Health Checks

Active health checks send periodic HTTP probes to each endpoint. Unhealthy endpoints are removed from the load balancing pool until they recover. This prevents traffic from being sent to pods that are crashed, starting up, or otherwise unable to serve requests.

Configuration

{
  "options": {
    "healthCheck": {
      "path": "/health",
      "interval": "10s",
      "timeout": "5s",
      "unhealthyThreshold": 3,
      "healthyThreshold": 2
    }
  }
}

All fields

Field	Type	Default	Description
`path`	string	required	HTTP path for the probe (`GET` request)
`interval`	string	`10s`	How often each endpoint is probed
`timeout`	string	`5s`	Max time to wait for a probe response
`unhealthyThreshold`	number	`3`	Consecutive failures before marking unhealthy
`healthyThreshold`	number	`2`	Consecutive successes before marking healthy again

A response with status 200-399 is a success. Anything else (including timeouts and connection failures) is a failure.

Examples

Basic health check

{
  "options": {
    "healthCheck": {
      "path": "/health"
    }
  }
}

Probes every 10s, marks unhealthy after 3 failures, marks healthy after 2 successes. Good defaults for most services.

Fast failure detection

{
  "options": {
    "healthCheck": {
      "path": "/health",
      "interval": "3s",
      "timeout": "2s",
      "unhealthyThreshold": 2,
      "healthyThreshold": 1
    }
  }
}

Detects failures within 6 seconds (2 failed probes × 3s interval). Good for critical services where you need fast failover.

Slow warm-up services

{
  "options": {
    "healthCheck": {
      "path": "/ready",
      "interval": "5s",
      "timeout": "10s",
      "unhealthyThreshold": 6,
      "healthyThreshold": 3
    }
  }
}

Tolerates longer startup times. Uses /ready instead of /health to check actual readiness (loaded caches, connected to DB, etc.).
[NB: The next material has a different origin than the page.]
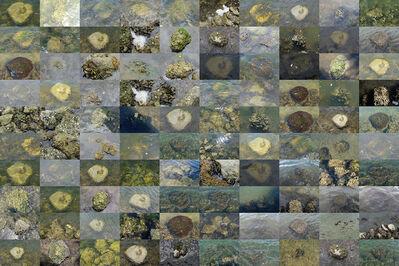 Amalia Caputo, 'Every Being is an Island II', 2020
External service (longer intervals)

{
  "options": {
    "healthCheck": {
      "path": "/ping",
      "interval": "30s",
      "timeout": "10s",
      "unhealthyThreshold": 3,
      "healthyThreshold": 2
    }
  }
}

For third-party APIs where you don’t control the backend and don’t want to send too many probes.

How it works

Vrata sends GET <scheme>://<endpoint-host>:<endpoint-port><path> at the configured interval. If the destination uses TLS to upstream, the probe also uses TLS.

The health check runs independently per endpoint. An endpoint is removed from the pool after unhealthyThreshold consecutive failures and restored after healthyThreshold consecutive successes. The hysteresis prevents flapping — a single failed probe doesn’t remove an endpoint.

vs Outlier Detection

	Health Checks	Outlier Detection
How	Active probes (extra HTTP requests)	Passive (watches real traffic responses)
Detects	Total failures (crashed, unreachable)	Degraded performance (slow responses, 5xx errors)
Cost	Extra HTTP requests per endpoint per interval	Zero overhead
Best for	Backend may be silently broken	Backend returns errors under load

Use both for defense in depth: health checks catch silent failures (backend accepting connections but not serving), outlier detection catches degraded performance in real traffic.

Monitoring

The vrata_endpoint_healthy gauge (requires collect.endpoint: true) shows the current health state:

Value	Meaning
`1`	Healthy (in the pool)
`0`	Unhealthy (ejected)